Here are two good routines that you can use to get back into training. Alternate them on your three-days-a-week program.
Workout 1
Incline situps 2-3 x 30
Incline knee raises 2-3 x 30
Bench presses 3 x 10-12
Lat pulldowns 3 x 10-12
Seated dumbbell presses 3 x10-12
Lateral raises 3 x 10-12
Pushdowns 3 x 10-12
Standing dumbbell curls 3 x 10-12
Leg extensions 3 x 12-15
Leg curls 3 x 10-12
Dumbbell squats 3 x 10-12
Dumbbell stiff-legged deadlifts 3 x 10-12
Standing calf raises 3 x 10-15
Workout 2
Hanging knee raises 2-3 x 20-30
Crunches 2-3 x 30
Leg extensions 3 x12-15
Leg curls 3 x 10-12
Dumbbell lunges or leg presses 3 x 10-12
Hyperextensions 3 x 15-20
Seated calf raises 3 x 12-15
Incline dumbbell presses 3 x 10-12
One-arm dumbbell rows 3 x 10-12
Seated dumbbell presses 3 x10-12
Seated laterals 3 x 10-12
Lying triceps extensions 3 x 10-12
Barbell curls 3 x 10-12
You also mentioned that you gained a lot of fat during your extended layoff. You will really need to shape up your diet in addition to getting back to the gym. If you start training again but keep your diet the same, you probably won’t lose that much bodyfat even though you will add muscle tissue.

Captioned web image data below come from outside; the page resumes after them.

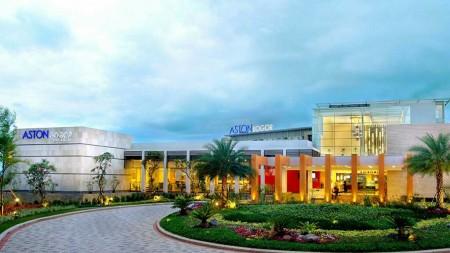 Condotel di Aston Bogor Hotel dan Resort luas unit 42 m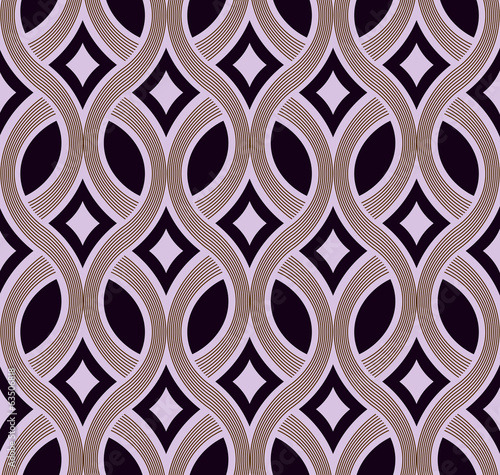 Abstract seamless plaiting lines vector wallpaper.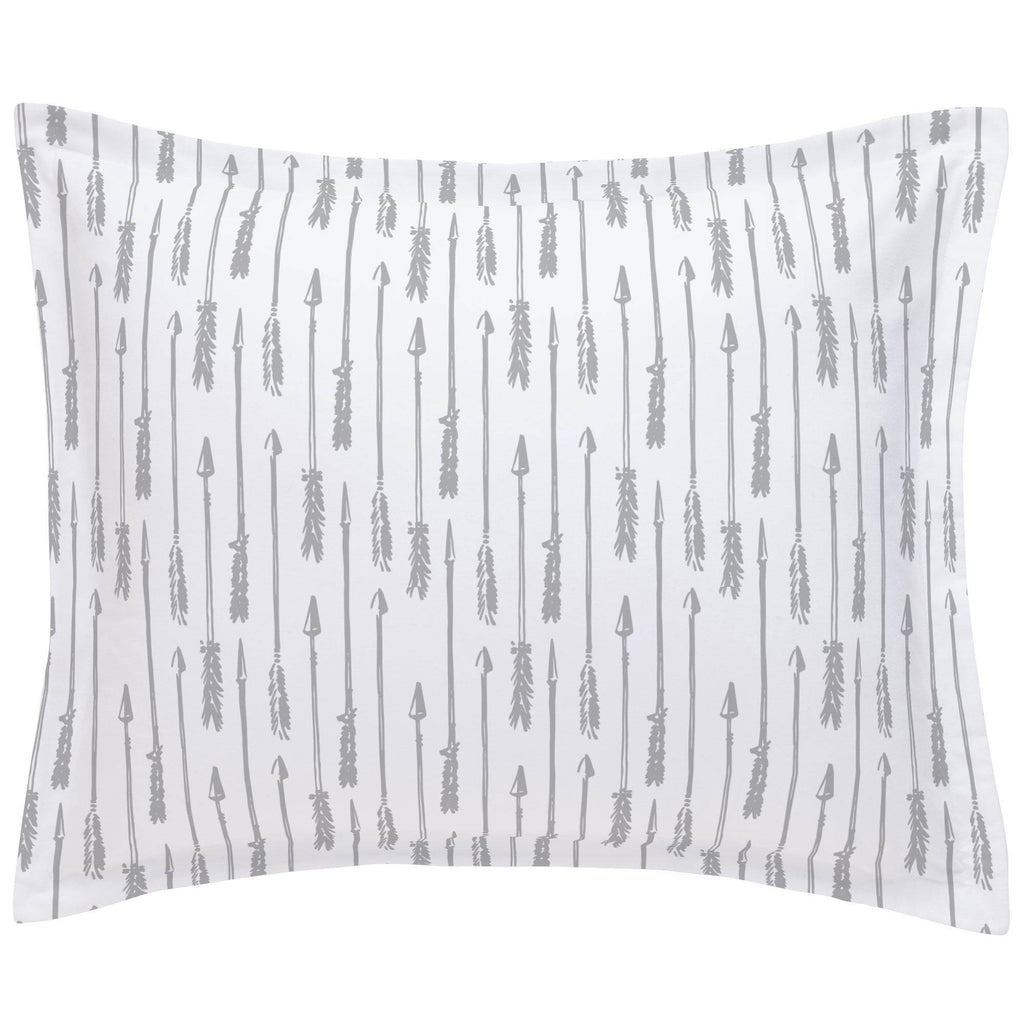 Product image for Silver Gray Hand Drawn Arrow Pillow Sham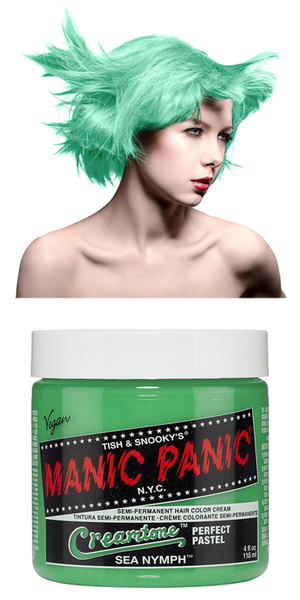 Manic Panic Semi-Permanent Vegan Hair Dye - Creamtones Sea Nymph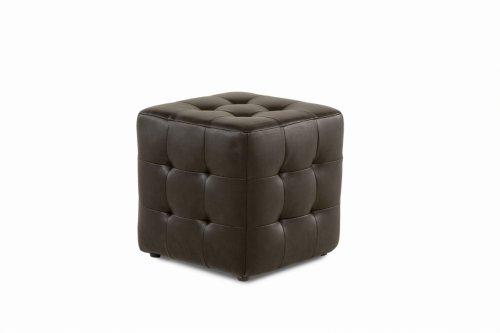 cheapest 3 seater sofa lighting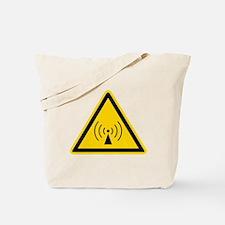 RF Warning Sign Tote Bag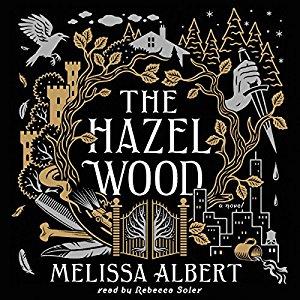 The Hazel Wood, Image: Macmillan Audio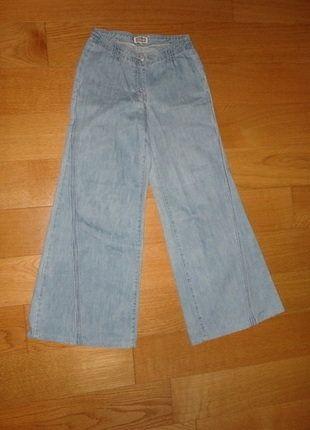 À vendre sur #vintedfrance ! http://www.vinted.fr/mode-femmes/jeans/25825852-jean-denim-evase-boocut-pattes-deph-lignes-brodees-etam-36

If you haven’t done it already, you should begin eating at least six small meals a day in order to feed the muscles and keep the metabolism stimulated. Have at least three whole-food meals—breakfast, lunch and dinner—with three protein drinks throughout the day. Try to eat or drink a meal every 2 1/2 to three hours.

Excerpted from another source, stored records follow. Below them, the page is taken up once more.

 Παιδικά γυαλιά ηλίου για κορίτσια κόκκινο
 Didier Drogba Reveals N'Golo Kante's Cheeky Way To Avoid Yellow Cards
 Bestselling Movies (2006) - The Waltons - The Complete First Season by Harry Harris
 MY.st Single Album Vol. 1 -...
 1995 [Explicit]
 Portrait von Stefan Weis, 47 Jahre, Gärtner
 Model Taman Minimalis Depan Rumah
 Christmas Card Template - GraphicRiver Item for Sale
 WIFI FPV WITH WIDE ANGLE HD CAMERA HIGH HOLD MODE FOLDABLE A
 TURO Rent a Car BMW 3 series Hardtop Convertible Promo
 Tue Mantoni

You will also want to watch your carbohydrate intake. By eating a moderate amount of carbs, you starve the fat cells while still supplying the body with the energy it needs to train hard and recuperate from your workouts.
Stick with complex carbohydrates that are low-glycemic and high in fiber. Foods such as oatmeal, sweet potatoes, brown rice, whole-grain bread and vegetables, eaten in moderation, will provide glycogen for your muscles without making you fatter. I eat complex carbs in the morning and afternoon, but I limit my carbs to vegetables such as broccoli, asparagus, green beans and green peas in the evening.

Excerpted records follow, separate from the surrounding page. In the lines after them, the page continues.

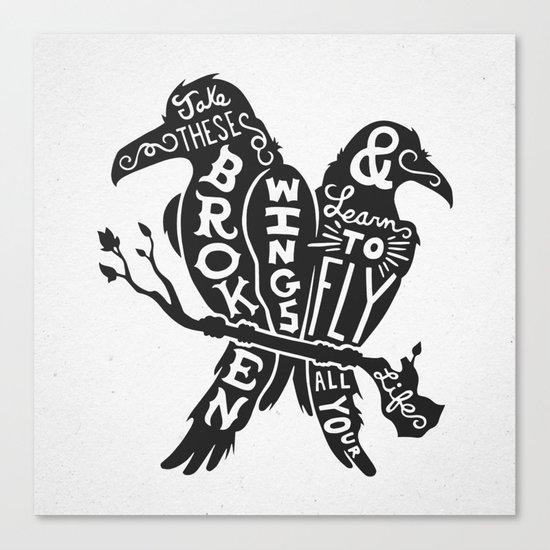 Blackbirds Singing Canvas Print
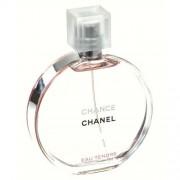 Chanel Chance Eau Tendre, Toaletná voda 150ml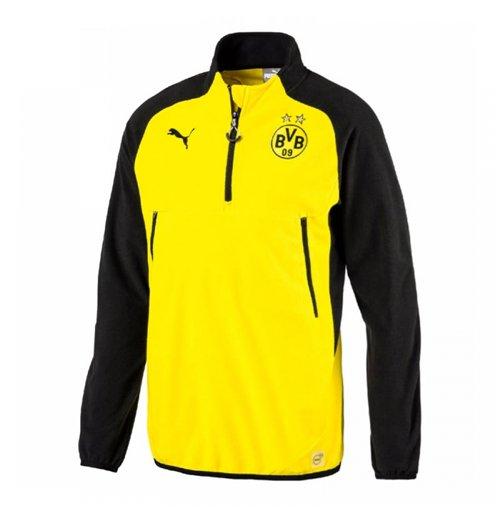 Felpa Borussia Dortmund 2017-2018 (Giallo)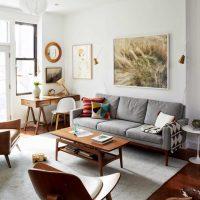 ideja par neparastu istabas stilu padomju stila fotoattēlā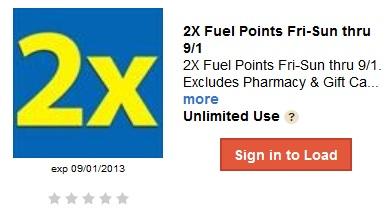 fuel-perks1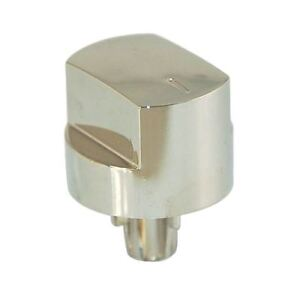 Silver-Hob-Oven-Switch-Knobs-For-Stoves-61EHDO-BL-61EHDO-ST-61EHDO-WH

Taking in an easy-to-digest supplement that’s high in whey protein and simple carbohydrates immediately after your workout will give your muscles the nutrients they desperately need to help them grow and recover. I always take two scoops of Optimum Nutrition’s 2:1:1 Recovery right after I finish training.
It’s also important to get high-quality protein throughout the day. Foods such as eggs and egg whites, turkey, chicken, fish and lean red meat are great choices for rebuilding muscle tissue. You can also use a top-of-the-line protein supplement such as Optimum Nutrition’s Pro Complex or Muscle-Link’s Pro-Fusion to provide your muscles with the protein they need for growth.
Start slow on your comeback and record your progress to stay motivated. By taking measurements and recording your workouts as well as your nutrition program, you will learn valuable information about your body that will help you to keep making progress as you get back in shape.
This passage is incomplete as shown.